The fault was due to a network failure and the bank will report more details when available, Mizuho said in a statement, without specifying when the system will recover. Mizuho reported the issue to the Financial Services Agency, Atsushi Maruyama, a spokesman for the securities unit, said by phone.
Mizuho said the outage was unrelated to a major systems upgrade that the financial group is implementing. Japan’s third-biggest bank by market value has suffered a series of information-technology mishaps that have drawn regulatory scrutiny in the past, including a costly “fat-finger” trading mistake at the securities arm in 2005.
The glitch made it difficult for shareholders of Kokusai Pulp & Paper Co. to trade the stock on its debut, Maruyama said. Shares of the Tokyo-based paper wholesaler jumped as much as 37 percent before closing 7.6 percent higher. Mizuho was the lead manager of the offering.

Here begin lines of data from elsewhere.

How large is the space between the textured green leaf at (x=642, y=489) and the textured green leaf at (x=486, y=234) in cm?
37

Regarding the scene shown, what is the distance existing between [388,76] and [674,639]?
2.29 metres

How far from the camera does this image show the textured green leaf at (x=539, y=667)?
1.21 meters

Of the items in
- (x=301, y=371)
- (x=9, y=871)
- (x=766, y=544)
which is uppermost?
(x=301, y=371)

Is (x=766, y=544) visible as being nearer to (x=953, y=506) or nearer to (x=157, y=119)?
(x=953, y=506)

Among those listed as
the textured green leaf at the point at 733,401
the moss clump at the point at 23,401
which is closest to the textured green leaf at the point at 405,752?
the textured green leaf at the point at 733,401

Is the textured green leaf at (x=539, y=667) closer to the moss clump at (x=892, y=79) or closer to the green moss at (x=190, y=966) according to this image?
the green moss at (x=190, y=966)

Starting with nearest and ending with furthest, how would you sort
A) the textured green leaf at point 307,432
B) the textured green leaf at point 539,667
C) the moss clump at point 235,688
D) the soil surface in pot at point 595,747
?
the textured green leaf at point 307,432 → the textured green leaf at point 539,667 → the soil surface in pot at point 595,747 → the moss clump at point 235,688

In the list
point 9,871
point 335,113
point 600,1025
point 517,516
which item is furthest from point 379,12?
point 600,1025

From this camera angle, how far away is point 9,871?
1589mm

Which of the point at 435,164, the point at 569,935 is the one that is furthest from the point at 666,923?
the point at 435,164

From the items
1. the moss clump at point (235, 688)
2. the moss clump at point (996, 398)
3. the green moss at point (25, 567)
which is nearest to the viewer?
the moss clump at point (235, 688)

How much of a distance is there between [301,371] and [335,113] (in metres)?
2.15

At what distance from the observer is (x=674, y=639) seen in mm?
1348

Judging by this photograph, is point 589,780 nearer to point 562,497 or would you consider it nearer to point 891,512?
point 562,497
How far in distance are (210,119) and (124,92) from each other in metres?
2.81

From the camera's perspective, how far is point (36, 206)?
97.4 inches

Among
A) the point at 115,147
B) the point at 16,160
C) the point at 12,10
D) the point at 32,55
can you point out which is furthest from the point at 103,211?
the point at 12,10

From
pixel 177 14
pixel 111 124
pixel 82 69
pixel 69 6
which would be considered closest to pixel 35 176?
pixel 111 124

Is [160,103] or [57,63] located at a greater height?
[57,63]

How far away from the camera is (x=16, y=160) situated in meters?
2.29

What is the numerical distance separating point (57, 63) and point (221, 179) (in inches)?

Mizuho’s clients “might have missed an opportunity to sell the shares at a high price,” said Kazumi Tanaka, an IPO analyst at DZH Financial Research Inc. in Tokyo.
‘Surprised to See’
“We were surprised to see this happen on our first day of trading,” Haruyoshi Asada, a Kokusai Pulp executive who oversaw the listing, said by phone. He said it was too early to determine any impact on trading of the stock.
Mizuho’s Net Club website for Internet trading serves 1.2 million account holders and has 130,000 users a month. While it’s offline, individual investors can still trade by phone and at branches, Maruyama said.
An FSA official confirmed that Mizuho contacted the regulator, while declining to comment further.
In December 2005, a typing error caused Mizuho Securities to mistakenly offer to sell 610,000 shares of J-Com Co. for 1 yen each, instead of one share for 610,000 yen. The mistake cost the bank billions of yen and prompted the FSA to order it to improve its operations.
Mizuho implemented the first phase of its information technology upgrade earlier this month, saying it progressed as planned. The project, which has incurred years of delays and cost overruns, is intended to unify the core systems of the corporate, retail and trust banking arms.